DIRECTIONS =>
Continue the Nepal children's home piece from the point where it stops.

DOCUMENT SEGMENT =>
Segment Open
No Place like Home


It was in 1953, at the tender age of six, that I made my very first visit to the local cinema.  I was part of an orderly crocodile that wended its way from my junior school to join hundreds of other pupils privileged to see a film of the British conquest of Everest.  What with the coronation of Elisabeth II, it was a heady boost for the year that was already known as the “post-War bulge”!

The experience made a huge impression on me, and I can still recall with awe some of the sequences of the film.  I think it may have helped to plant the general seeds of mountaineering in my soul, and since then I have had the privilege of hill-walking and climbing in some of the famous ranges of the world. 

For me, like Byron, high mountains have always been a feeling. But it also instilled in me a particular fascination with Everest and the Himalayas.  Until this summer I have had to make do with books, photos and films, but two weeks ago I finally made it to Nepal, and despite the fact that it was the monsoon season I was rewarded with an hour or so of views of this stunningly vast, majestic, imposing, though ironically-enough, geologically young, mountain range.


Nothing I had seen or read prepared me for the scale of the peaks: everything was grander and more towering than I had imagined.  But it was my vantage point just outside the city of Pokhara that conspired with the scenery to make the whole experience of my first encounter with the Himalayas so unforgettably moving.  I was on the roof of what I suppose you would call a children’s home, having breakfast when the clouds lifted.  And I would like to share with you just a little of why the combination of the snow-clad Annapurna range and this particular building stirred such strong emotions in me.

The impact of politics on people

The home is run by a married couple.  They have one grown-up daughter of their own, and had been affected greatly by the death of a son of theirs in childhood.  The mother can barely read or write; the father is a self-taught handyman who can turn his hands to seemingly any project electrical, plumbing, mechanical and so on.  Over ten years ago they took compassion on an orphan child and now they now look after 70 boys and girls in their home, situated among paddy fields, which on a clear day reflect one of the most glorious mountain horizons in the world.
Segment Closed
INFORMATION PROVIDED =>
Segment Open
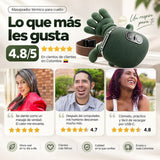 Tu cuello descansa. Tú también.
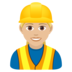 Woman Construction Worker: Medium-light Skin Tone Emoji Copy Paste ― 👷🏼‍♀ - joypixels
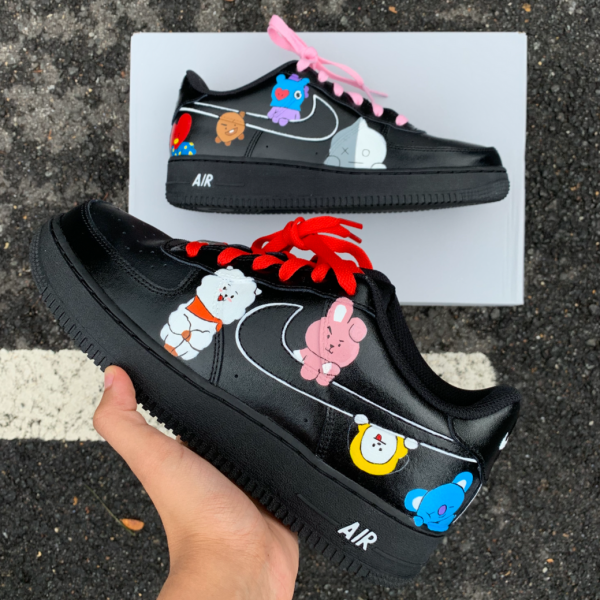 BTS Band Painted Custom Air Force 1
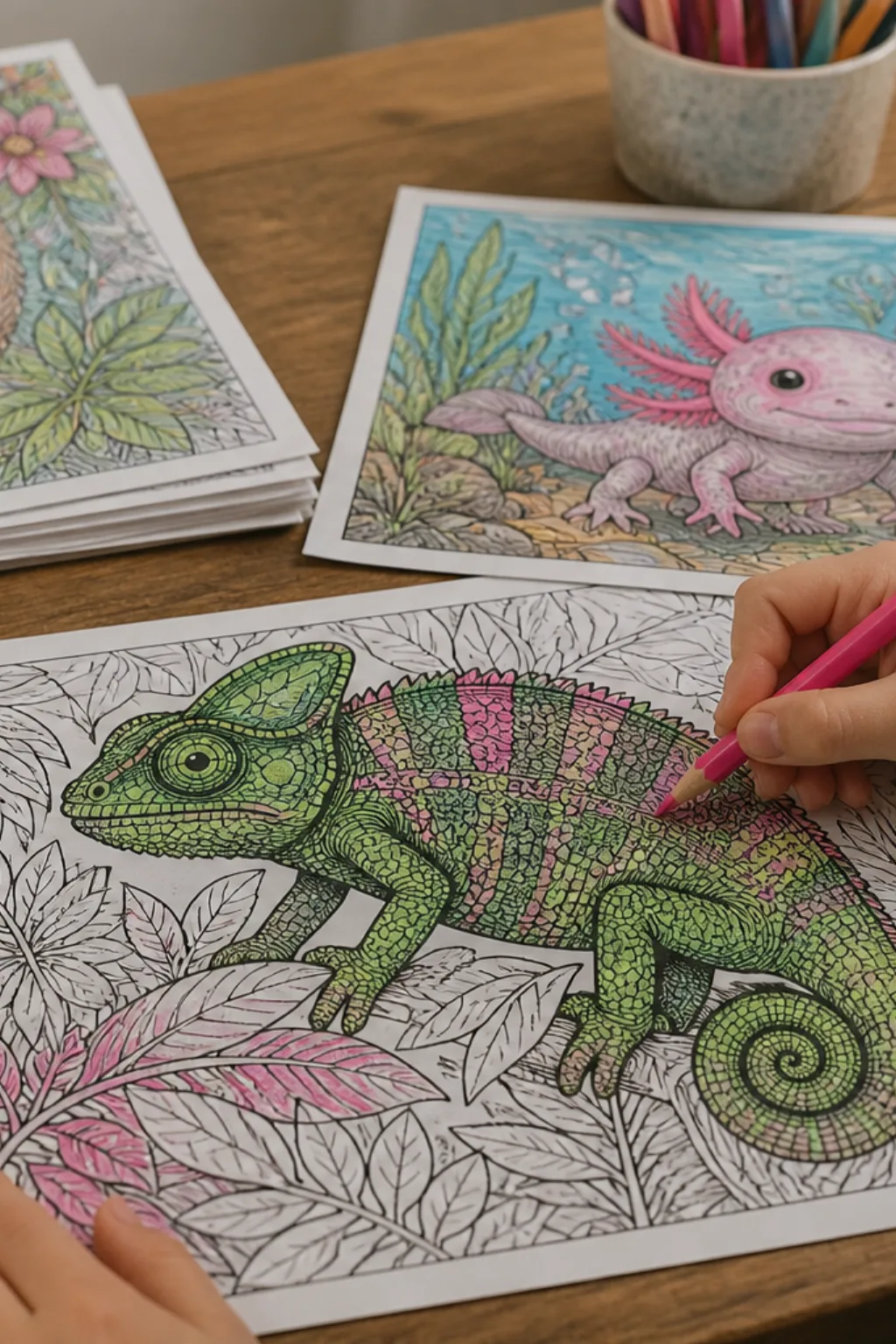 desenhos de animais exóticos para colorir - 2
Segment Closed
RESPONSE TO THIS EXERCISE =>
Paddy FieldsApart from the special geographical location, what link, if any, is there between the residents and the mountains?  The answer in a single word is Tibet.  The mountain range runs roughly East to West and forms the northern boundary of Nepal.  The other side is the great nation of Tibet.  And all the residents of the home are Tibetans: Tibetan refugees to be precise.

As you may know there are three forbidden words in the Peoples’ Republic of China: Tiananmen, Taiwan and Tibet.  And the last of these represents one of the great tragedies of the twentieth and twenty-first centuries.  As a result of Chinese hegemony and aggression hundreds of thousands of Tibetans have been forced to flee their native land, and one of the places where many end up is Nepal.  It is one of the many sad secrets of contemporary history, a forgotten and festering wound in the world body politic.

The Tibetans in Nepal are basically stateless and that means that they are without rights, prospects, and in many cases, hope.  Nepal is a poor and struggling country and there is little that it can offer to its neighbours as it struggles for its own survival.

Making a home

Making a home

But in this home there was acceptance, friendship, security and hope.  In fact, after visiting, studying and living in children’s homes around the world for over forty years, this was a place where I intuitively felt at home.  Let me tell you why.  The couple who opened their lives and their home to these children were motivated by genuine love and compassion.  That is evident throughout the place, not least in their unsentimental approach to relationships and daily living.  It is their life: their calling.  And they operate within a philosophy (although they wouldn’t call it that) of community development.  By that I mean that far from creating dependency relationships they are planning for the time when they will no longer be around and preparing the children and young people to take responsibility for their own lives.  And I ought to make it clear that the whole place believes in interdependence (rather than independence): every person is seen as contributing to the well-being of others as well as taking responsibility for  themselves.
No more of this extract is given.